Structure of Interphase Chromosomes FISH analysis performed with fluorescent probes that bind to sequential sequence sites along DNA supports a looped structure for interphase chromosomes (Fig. 6.35). Loops range in size from 1 to 4 million base pairs in mammalian interphase cells. The bases of the loops are located near the center of the chromosome at scaffold-associated regions (SARs), and matrix-attachment regions (MARs). The DNA fibers at the base of the loops are held together by structural maintenance of chromosome (SMC) proteins (Fig. 6.36c) and other non-histone proteins. Transcription units containing expressed genes are located in uncondensed loop regions, away from the more condensed center of the chromosome.
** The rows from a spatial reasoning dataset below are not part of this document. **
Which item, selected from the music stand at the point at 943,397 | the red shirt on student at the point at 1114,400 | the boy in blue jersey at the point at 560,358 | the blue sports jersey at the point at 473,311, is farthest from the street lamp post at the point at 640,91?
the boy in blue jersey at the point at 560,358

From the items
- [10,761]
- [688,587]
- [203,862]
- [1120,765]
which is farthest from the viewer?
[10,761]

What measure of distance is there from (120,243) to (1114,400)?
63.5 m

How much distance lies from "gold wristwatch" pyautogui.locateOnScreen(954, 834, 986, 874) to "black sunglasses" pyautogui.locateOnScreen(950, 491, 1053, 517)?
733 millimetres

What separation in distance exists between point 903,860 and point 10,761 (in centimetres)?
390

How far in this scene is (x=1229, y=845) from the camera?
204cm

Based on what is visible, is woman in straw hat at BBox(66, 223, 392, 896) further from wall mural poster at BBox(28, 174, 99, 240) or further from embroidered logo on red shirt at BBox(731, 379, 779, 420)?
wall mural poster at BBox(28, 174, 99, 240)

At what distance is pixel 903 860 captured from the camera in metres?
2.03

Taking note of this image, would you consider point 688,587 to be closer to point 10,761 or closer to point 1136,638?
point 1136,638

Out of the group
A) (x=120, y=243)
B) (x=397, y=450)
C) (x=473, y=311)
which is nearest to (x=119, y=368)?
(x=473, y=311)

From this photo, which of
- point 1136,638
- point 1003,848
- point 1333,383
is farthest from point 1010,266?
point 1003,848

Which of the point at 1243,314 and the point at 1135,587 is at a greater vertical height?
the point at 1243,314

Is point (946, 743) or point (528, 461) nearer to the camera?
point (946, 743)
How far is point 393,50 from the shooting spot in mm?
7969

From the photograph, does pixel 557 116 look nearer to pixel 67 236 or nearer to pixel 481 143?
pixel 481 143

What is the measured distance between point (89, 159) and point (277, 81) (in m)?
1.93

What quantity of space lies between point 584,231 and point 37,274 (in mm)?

Interphase Chromosome Territories In situ hybridization of interphase nuclei with chromosome-specific fluorescently-labeled probes indicates that chromosomes reside within restricted regions of the nucleus rather than appearing throughout the nucleus (Fig. 6.37). Interestingly, the precise positions of chromosomes are not reproducible between cells.

Structure of Metaphase Chromosomes In metaphase chromosomes, the number of loops of chromatin is increased and the lengths of the loops are decreased compared to what occurs in interphase chromosomes. In addition, more folded structures called chromonema fibers and higher order structures occur in prophase and metaphase chromatids (Fig. 6.38).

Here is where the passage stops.